* [Task]: Return the following lines verbatim, in the same order and with identical formatting.

* [Dataset excerpts]:
-- BEGIN --

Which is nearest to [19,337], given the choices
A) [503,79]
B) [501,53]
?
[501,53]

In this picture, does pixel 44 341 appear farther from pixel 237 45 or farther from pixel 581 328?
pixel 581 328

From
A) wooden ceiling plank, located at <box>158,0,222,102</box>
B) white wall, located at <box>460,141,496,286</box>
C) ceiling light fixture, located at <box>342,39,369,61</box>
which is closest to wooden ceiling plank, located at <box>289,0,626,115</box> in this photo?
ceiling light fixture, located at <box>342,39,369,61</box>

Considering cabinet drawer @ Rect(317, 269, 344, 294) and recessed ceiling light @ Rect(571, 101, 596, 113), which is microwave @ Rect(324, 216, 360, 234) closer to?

-- END --

* [The result]:
Which is nearest to [19,337], given the choices
A) [503,79]
B) [501,53]
?
[501,53]

In this picture, does pixel 44 341 appear farther from pixel 237 45 or farther from pixel 581 328?
pixel 581 328

From
A) wooden ceiling plank, located at <box>158,0,222,102</box>
B) white wall, located at <box>460,141,496,286</box>
C) ceiling light fixture, located at <box>342,39,369,61</box>
which is closest to wooden ceiling plank, located at <box>289,0,626,115</box> in this photo?
ceiling light fixture, located at <box>342,39,369,61</box>

Considering cabinet drawer @ Rect(317, 269, 344, 294) and recessed ceiling light @ Rect(571, 101, 596, 113), which is microwave @ Rect(324, 216, 360, 234) closer to?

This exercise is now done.